| WHAT THE TASK REQUIRES |
In the listing below, find the line that contains "Full white neutralized" and the line that contains "A supporter of". Quote both and every line between them, exactly, and nothing more.

------ EXERCISE INPUTS

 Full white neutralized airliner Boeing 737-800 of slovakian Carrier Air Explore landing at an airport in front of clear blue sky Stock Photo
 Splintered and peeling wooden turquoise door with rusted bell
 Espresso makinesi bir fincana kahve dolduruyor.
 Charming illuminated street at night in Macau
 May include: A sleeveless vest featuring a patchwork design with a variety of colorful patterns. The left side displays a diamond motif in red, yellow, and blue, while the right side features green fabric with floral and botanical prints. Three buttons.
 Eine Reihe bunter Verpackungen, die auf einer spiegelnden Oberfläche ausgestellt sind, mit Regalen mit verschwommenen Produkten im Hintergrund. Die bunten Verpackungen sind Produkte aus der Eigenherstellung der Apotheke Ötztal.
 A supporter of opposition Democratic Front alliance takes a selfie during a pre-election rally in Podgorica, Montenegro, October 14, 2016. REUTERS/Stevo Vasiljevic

------------
------ EXERCISE INPUTS

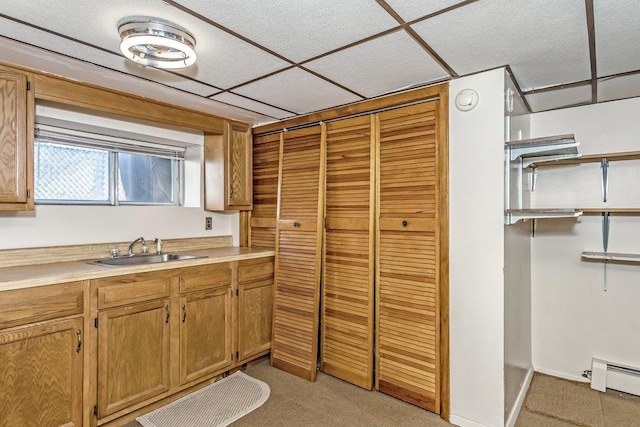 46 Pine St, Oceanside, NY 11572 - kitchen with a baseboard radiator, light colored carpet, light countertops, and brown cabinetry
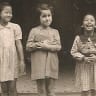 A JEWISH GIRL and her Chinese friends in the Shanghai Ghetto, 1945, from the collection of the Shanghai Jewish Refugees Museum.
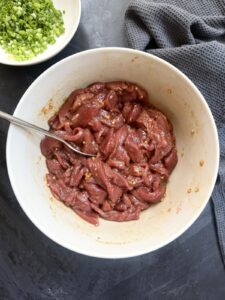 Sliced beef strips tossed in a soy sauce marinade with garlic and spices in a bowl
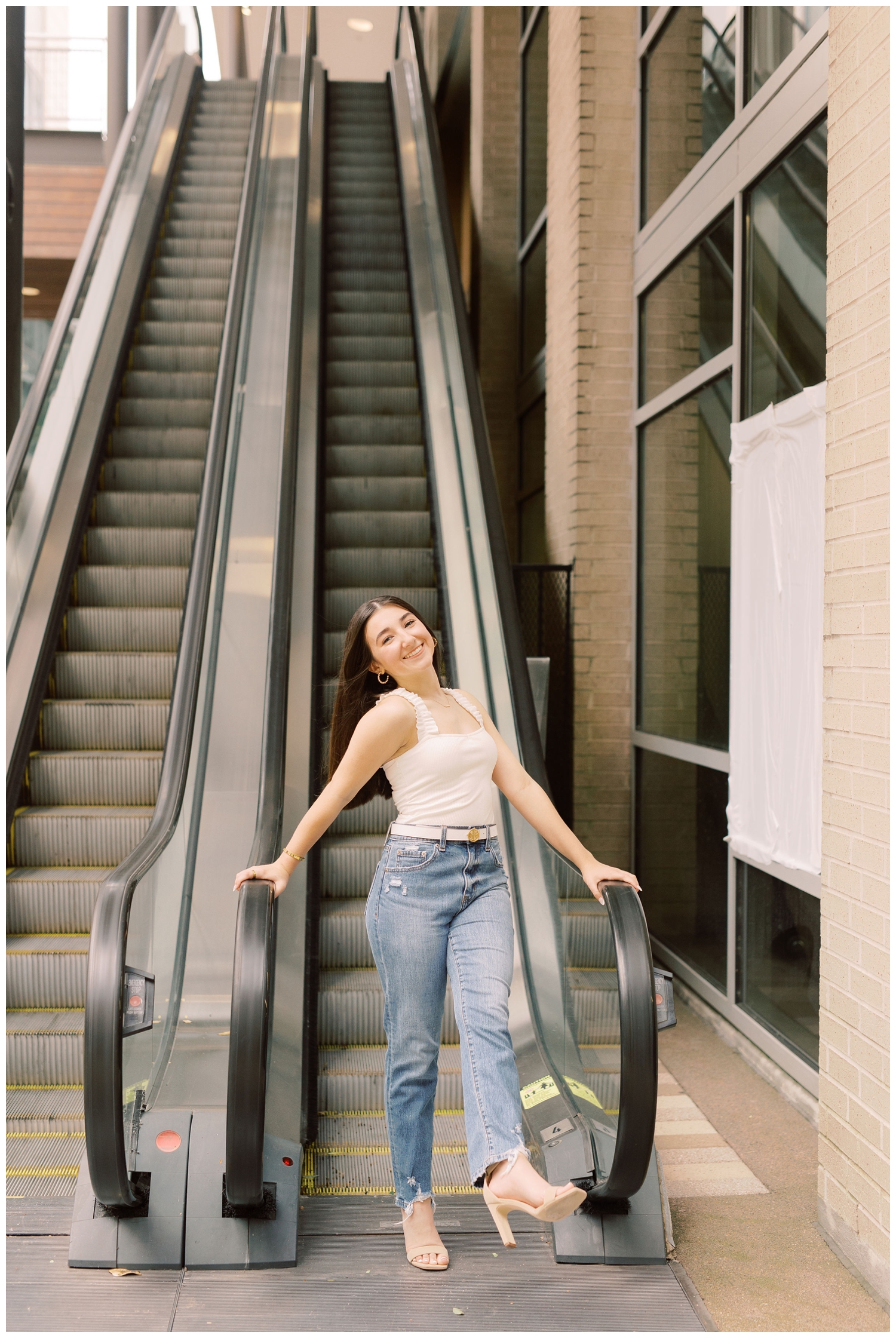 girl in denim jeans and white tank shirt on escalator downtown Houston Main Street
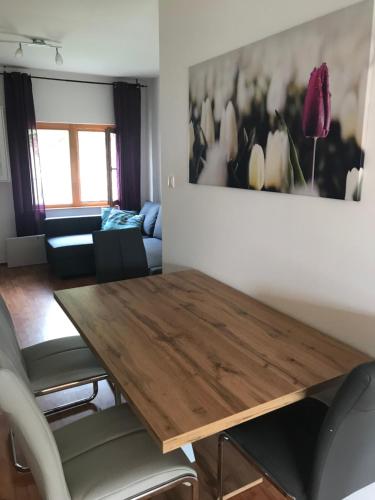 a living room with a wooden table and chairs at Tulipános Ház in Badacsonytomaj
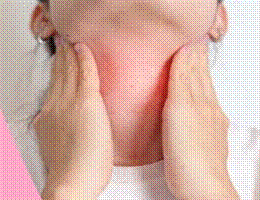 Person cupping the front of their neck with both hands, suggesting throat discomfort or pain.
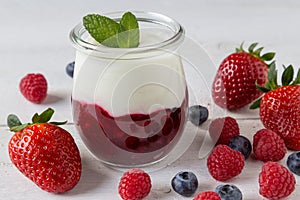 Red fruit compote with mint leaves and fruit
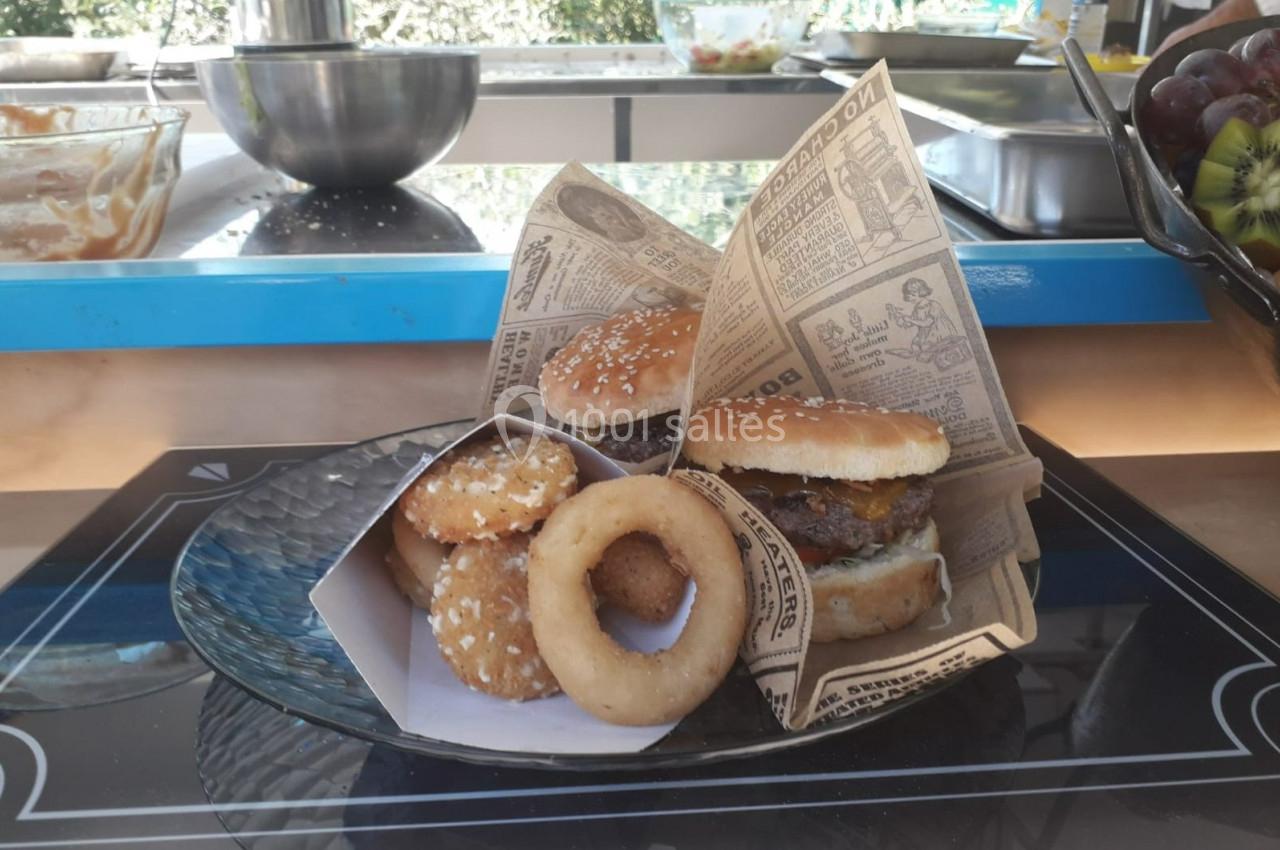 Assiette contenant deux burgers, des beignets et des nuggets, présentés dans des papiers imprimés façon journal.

------------

| EXERCISE RESPONSE |
 Full white neutralized airliner Boeing 737-800 of slovakian Carrier Air Explore landing at an airport in front of clear blue sky Stock Photo
 Splintered and peeling wooden turquoise door with rusted bell
 Espresso makinesi bir fincana kahve dolduruyor.
 Charming illuminated street at night in Macau
 May include: A sleeveless vest featuring a patchwork design with a variety of colorful patterns. The left side displays a diamond motif in red, yellow, and blue, while the right side features green fabric with floral and botanical prints. Three buttons.
 Eine Reihe bunter Verpackungen, die auf einer spiegelnden Oberfläche ausgestellt sind, mit Regalen mit verschwommenen Produkten im Hintergrund. Die bunten Verpackungen sind Produkte aus der Eigenherstellung der Apotheke Ötztal.
 A supporter of opposition Democratic Front alliance takes a selfie during a pre-election rally in Podgorica, Montenegro, October 14, 2016. REUTERS/Stevo Vasiljevic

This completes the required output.